We had the surgery done a few months ago and it was uneventful. For all the talk here, this is minor surgery for males. It’s external so there is no direct way to do a pexy. That can be done with a female spay. The recovery time was also very easy. None of my worries bore out. The bleeding slowed down after surgery and stopped within a few days. He hasn’t lost muscle or gained weight. His drive is as strong as it ever was.


----------



## David Winners (Apr 30, 2012)

LuvShepherds said:


> This advice is well meaning but it’s wrong. My dog had the same problem and symptoms. We did over $1200 of tests to rule out everything. All tests came back negative for every other possible disease or condition. The vet said the only things left were a possible bladder cyst, bladder cancer or enlarged prostate. The vet is very experience and extremely good. They knew how we felt about neutering but said it was the only solution as bladder cancers and cysts are genetic. I have full breeding rights, which I never mentioned prior as we knew we were not going to breed him. I was worried about weight gain, loss of muscle tone or drive. I did not post in advance in the forum because I didn’t want a message board to make the decision for me. I contacted the breeder who said bladder cancers as well as this condition are not in her lines. His father is a young senior now and has had no health problems at all. The breeder agreed with our vet. I have a huge amount of respect for those posting their reservations here, but the OP doesn’t need to hear that.
> 
> We had the surgery done a few months ago and it was uneventful. For all the talk here, this is minor surgery for males. It’s external so there is no direct way to do a pexy. That can be done with a female spay. The recovery time was also very easy. None of my worries bore out. The bleeding s,owed down after surgery and stopped within a few days.


So because your one dog had this issue with these symptoms, that the definitive diagnosis for all dogs with blood in the urine?

I've seen blood in urine with none of these outcomes. Does that mean you are wrong?


----------



## Sunflowers (Feb 17, 2012)

So.... I’m confused.
How is cutting off testicles a cure for bladder cysts and bladder cancer?

Let those who read decide whose advice is “wrong,” please.

Some studies have determined that neutering actually INCREASES the chance of bladder cancer.








Deciphering the Current Neuter Debate — Clark Fork Veterinary Clinic


Have you heard the buzz about spaying and neutering dogs?
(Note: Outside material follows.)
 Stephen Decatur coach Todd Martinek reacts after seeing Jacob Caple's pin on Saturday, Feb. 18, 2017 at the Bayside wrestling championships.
There is a lot of talk out there about how spaying/neutering dogs may increase their risk of certain bone diseases like hip and elbow dysplasia and even certain cancers. Likely because of this, we have seen an increase in the number of our cl




www.clarkforkvet.com





And if I were contemplating surgery, yes, I feel I would need to hear all sorts of information.
Hans had a terrible time, and older dogs do have a harder time, because everything down there is thicker and less flexible, and heals less easily.

It is very frustrating to be told to be quiet when disagreeing with an OP.
That’s not what a forum is. It is not meant to be a cheering section or an echo chamber.
We post not only for original posters, but for those who may be coming here, searching for information.

PS— I posted because the OP sounded very nervous and scared about this surgery. 
I thought I would let him know that this surgery might not be necessary, after all, thinking it would be a relief and maybe open the possibility of getting to a definite diagnosis, not a guess.


----------



## LuvShepherds (May 27, 2012)

David Winners said:


> So because your one dog had this issue with these symptoms, that the definitive diagnosis for all dogs with blood in the urine?
> 
> I've seen blood in urine with none of these outcomes. Does that mean you are wrong?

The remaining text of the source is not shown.